======== Excerpt to read

The brief, in support of Windsor, advances two main points challenging BLAG's characterization of the Defense of Marriage Act as a child welfare measure. First, the act harms children because it inflicts immediate and concrete injuries on children whose parents' same-sex marriages are recognized by state law.
"Each of these purported justifications expresses and enforces a bare preference for the children of opposite-sex couples as the only children entitled to the type of permanency, stability and so-called "ideal" parenting arrangements that DOMA allegedly confers," the three professors argue in their brief.
In marriage equality states, children of same-sex married parents are identically situated to children of opposite-sex married parents, yet the act categorically excludes them from family-supporting rights, benefits and protections provided by the federal government.
In addition to exacting a legal and economic toll on children of same-sex married parents, the act stigmatizes all children of same-sex couples by declaring their families inferior to those headed by opposite-sex couples.
Second, The Defense of Marriage Act fails in its entirety because it serves an impermissible function: it punishes children of same-sex parents based on nothing more than moral disapproval of their parents' conduct.
"DOMA inflicts immediate, concrete injuries on a subset of these children, namely: those whose families would otherwise benefit from federal family supporting programs, but whose parents; marriages, while recognized on the state level, are rejected at the federal level," the three professors argue.
The respondents for Windsor cited the three professors' amicus brief in their brief to the Supreme Court.

================
======== Supplied material

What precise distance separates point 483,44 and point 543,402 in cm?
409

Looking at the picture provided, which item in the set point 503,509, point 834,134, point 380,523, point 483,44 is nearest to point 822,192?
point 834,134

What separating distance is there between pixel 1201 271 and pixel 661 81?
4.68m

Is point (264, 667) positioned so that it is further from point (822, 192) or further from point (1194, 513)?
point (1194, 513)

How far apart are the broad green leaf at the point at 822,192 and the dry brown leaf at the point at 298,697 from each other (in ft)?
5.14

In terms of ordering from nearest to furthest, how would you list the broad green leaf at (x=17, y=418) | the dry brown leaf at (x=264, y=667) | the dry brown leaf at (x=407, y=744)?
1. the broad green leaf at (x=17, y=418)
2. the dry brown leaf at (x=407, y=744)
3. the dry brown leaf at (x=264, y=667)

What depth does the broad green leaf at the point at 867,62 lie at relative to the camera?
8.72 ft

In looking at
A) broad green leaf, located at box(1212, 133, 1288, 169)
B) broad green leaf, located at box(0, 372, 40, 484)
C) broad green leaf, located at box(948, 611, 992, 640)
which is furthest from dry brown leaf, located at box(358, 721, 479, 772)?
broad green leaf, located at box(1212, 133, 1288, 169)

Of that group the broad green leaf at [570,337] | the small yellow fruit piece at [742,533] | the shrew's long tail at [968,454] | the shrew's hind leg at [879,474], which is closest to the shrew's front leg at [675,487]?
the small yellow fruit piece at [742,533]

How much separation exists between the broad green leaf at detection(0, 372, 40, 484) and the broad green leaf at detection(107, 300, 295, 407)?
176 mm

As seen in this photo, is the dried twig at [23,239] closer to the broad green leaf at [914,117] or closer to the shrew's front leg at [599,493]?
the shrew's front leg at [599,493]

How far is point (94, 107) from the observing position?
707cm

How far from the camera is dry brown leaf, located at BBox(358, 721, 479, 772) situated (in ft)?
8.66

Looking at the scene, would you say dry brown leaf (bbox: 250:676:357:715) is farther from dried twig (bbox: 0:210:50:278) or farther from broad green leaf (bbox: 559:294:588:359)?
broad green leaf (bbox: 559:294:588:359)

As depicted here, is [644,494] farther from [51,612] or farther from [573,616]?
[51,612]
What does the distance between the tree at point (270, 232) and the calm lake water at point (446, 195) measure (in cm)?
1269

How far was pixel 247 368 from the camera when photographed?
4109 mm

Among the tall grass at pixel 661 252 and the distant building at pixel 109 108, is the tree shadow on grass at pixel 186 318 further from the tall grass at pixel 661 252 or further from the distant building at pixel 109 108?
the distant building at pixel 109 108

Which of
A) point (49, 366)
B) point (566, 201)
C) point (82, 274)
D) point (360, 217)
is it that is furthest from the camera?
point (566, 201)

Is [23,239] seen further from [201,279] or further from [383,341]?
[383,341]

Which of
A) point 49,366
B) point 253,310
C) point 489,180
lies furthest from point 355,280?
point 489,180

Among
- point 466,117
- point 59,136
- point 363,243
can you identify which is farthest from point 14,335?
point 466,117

================

#### Exercise set:
**A.** According to the excerpt on the Defense of Marriage Act brief, which things does the act allegedly confer on the children of opposite-sex couples? List all of them.
**B.** Please check each statement against the excerpt on the Defense of Marriage Act brief. Mark each yes or no and quote the words that decide it.
(i) The amicus brief was written by three professors.
(ii) The respondents for Windsor did not cite the amicus brief.
(iii) The brief claims the act stigmatizes only the children of same-sex couples who are married.
**C.** What impermissible function does the excerpt on the Defense of Marriage Act brief say the act serves?

#### Solved problems:
**A.**
- permanency
- stability
- so-called "ideal" parenting arrangements

**B.**
(i) Yes: "the three professors argue in their brief"
(ii) No: "The respondents for Windsor cited the three professors' amicus brief in their brief to the Supreme Court."
(iii) No: "the act stigmatizes all children of same-sex couples"

**C.** It punishes children of same-sex parents based on nothing more than moral disapproval of their parents' conduct.